## START Material provided

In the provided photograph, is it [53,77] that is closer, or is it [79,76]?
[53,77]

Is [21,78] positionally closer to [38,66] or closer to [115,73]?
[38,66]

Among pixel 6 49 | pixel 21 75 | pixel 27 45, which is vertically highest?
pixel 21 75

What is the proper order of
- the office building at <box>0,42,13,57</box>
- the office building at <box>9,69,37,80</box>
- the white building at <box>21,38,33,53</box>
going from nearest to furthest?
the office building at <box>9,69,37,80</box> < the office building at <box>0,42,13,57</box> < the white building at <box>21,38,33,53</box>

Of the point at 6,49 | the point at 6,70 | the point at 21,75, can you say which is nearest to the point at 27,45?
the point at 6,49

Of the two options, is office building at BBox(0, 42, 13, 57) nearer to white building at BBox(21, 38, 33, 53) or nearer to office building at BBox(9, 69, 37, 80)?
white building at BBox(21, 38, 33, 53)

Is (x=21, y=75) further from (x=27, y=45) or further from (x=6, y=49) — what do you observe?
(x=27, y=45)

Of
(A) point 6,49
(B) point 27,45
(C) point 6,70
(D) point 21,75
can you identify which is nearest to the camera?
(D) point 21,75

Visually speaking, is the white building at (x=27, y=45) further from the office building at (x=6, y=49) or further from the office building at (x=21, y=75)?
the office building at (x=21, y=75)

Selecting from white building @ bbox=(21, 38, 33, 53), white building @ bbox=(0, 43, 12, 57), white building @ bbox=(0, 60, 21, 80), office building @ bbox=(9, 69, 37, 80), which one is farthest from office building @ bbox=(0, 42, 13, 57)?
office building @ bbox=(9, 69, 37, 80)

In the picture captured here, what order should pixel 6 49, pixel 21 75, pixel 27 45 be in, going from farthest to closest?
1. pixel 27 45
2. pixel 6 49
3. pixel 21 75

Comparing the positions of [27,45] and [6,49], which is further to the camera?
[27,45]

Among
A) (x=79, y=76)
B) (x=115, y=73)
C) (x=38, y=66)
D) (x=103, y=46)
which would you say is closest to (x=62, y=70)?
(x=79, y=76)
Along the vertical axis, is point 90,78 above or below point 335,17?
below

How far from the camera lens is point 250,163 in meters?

## END Material provided

Exercise brief:
State how many lines in the items above contain the string "further", treating uppercase and lowercase as different. Give only the number.

Written solution:
3